L’Université Euromed de Fès (UEMF) a annoncé ce 9 juin, avoir conservé sa place de première université du Maroc dans l’édition 2026 du Round University Ranking (RUR). L’établissement, basé à Fès, occupe ce rang national pour la deuxième année consécutive dans ce classement international. Selon le communiqué de l’université, le classement RUR évalue les établissements d’enseignement supérieur à l’échelle mondiale sur la base de plusieurs critères, notamment la qualité de l’enseignement, la recherche scientifique, l’impact des publications académiques et l’ouverture internationale.
Une université qui mise sur la recherche et l’internationalisation
L’UEMF attribue ce résultat à son modèle académique axé sur la recherche, l’innovation et la coopération internationale. L’établissement indique accueillir des étudiants issus de 52 nationalités et mettre l’accent sur le multilinguisme ainsi que sur la mobilité des étudiants et des enseignants.

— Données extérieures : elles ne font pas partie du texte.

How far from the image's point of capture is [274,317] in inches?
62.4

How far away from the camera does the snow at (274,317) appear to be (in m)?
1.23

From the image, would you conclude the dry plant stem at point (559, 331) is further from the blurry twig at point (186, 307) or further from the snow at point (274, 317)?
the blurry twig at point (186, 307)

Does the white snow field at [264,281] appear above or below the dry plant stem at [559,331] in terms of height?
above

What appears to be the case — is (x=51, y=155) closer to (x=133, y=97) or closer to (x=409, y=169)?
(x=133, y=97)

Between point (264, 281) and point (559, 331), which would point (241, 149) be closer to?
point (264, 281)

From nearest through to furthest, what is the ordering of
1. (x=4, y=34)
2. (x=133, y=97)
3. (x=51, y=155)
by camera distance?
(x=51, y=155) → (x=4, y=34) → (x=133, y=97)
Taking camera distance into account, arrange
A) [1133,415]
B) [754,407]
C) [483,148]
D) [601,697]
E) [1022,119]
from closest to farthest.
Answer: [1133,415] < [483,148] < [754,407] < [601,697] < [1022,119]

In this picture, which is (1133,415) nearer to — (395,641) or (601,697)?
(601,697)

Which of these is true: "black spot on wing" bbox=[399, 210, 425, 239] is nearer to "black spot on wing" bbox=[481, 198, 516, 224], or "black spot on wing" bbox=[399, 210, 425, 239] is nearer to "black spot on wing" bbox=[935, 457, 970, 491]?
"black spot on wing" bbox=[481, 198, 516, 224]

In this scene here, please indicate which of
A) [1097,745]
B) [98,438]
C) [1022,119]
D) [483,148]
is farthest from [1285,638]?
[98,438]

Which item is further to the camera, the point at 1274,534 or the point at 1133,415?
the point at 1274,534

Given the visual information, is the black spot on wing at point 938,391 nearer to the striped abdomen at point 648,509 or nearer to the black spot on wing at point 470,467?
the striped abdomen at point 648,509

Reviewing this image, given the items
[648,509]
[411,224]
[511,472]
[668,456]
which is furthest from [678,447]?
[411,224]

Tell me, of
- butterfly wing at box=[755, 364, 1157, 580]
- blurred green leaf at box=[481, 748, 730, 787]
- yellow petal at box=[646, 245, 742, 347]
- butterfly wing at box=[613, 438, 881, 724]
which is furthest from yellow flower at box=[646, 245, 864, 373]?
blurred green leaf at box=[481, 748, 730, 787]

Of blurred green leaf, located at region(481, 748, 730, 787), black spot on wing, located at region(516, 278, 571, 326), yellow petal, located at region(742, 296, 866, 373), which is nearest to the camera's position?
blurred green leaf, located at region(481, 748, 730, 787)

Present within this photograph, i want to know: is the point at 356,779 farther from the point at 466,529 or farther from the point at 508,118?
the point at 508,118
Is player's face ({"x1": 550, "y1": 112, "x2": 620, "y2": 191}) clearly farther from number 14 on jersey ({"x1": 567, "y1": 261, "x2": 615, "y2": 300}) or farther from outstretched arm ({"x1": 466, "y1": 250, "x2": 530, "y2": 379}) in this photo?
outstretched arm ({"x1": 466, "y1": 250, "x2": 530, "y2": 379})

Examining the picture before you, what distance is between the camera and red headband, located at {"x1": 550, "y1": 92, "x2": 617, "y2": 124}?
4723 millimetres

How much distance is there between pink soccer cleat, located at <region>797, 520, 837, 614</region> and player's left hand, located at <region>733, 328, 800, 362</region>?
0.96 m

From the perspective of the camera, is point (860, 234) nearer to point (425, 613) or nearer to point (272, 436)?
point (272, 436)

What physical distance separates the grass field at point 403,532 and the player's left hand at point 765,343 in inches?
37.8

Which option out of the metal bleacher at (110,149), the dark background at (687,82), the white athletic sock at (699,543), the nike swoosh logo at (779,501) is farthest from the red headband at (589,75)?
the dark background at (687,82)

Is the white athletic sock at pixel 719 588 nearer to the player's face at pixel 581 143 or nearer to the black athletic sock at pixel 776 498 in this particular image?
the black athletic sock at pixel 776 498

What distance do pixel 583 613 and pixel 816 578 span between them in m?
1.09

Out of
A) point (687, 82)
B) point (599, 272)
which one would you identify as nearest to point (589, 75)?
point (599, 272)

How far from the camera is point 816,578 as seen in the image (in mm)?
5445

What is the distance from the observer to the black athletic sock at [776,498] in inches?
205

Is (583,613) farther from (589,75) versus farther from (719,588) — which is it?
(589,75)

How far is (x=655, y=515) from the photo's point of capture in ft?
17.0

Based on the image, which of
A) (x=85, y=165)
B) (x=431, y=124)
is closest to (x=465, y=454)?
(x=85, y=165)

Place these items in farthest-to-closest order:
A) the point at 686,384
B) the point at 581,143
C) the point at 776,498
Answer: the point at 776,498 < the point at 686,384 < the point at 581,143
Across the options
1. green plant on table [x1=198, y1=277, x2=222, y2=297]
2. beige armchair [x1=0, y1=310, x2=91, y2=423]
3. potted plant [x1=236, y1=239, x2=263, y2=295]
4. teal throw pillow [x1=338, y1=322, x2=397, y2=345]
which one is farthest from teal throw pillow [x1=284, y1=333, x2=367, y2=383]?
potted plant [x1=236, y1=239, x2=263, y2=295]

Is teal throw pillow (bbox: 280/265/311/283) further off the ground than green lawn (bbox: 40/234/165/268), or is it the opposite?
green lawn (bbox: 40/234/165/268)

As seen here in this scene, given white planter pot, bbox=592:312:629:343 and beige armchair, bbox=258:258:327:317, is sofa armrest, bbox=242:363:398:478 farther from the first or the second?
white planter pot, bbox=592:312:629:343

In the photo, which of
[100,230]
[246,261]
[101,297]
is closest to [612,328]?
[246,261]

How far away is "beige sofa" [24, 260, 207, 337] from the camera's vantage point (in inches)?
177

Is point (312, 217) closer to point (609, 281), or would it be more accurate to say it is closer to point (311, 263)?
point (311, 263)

L’université souligne également que huit de ses enseignants-chercheurs figurent dans le classement Stanford-Elsevier recensant les 2 % de scientifiques les plus cités au monde, un indicateur souvent utilisé pour mesurer l’influence des travaux de recherche au niveau international. Le Round University Ranking est publié chaque année et compare plusieurs centaines d’universités à travers le monde à partir d’indicateurs relatifs à l’enseignement, à la recherche et à l’internationalisation.
Des performances reconnues malgré les défis du système universitaire marocain
Cette distinction intervient alors que la qualité de l’enseignement supérieur au Maroc fait régulièrement l’objet d’évaluations contrastées. Si certaines universités et écoles du royaume améliorent leur visibilité dans les classements internationaux, plusieurs rapports ont relevé des difficultés persistantes touchant une partie du système public.
Dans son étude économique consacrée au Maroc publiée en 2024, l’Organisation de coopération et de développement économiques (OCDE) relevait notamment des problèmes liés à l’adéquation entre les formations universitaires et les besoins du marché du travail, ainsi qu’un niveau de chômage élevé parmi certains diplômés de l’enseignement supérieur.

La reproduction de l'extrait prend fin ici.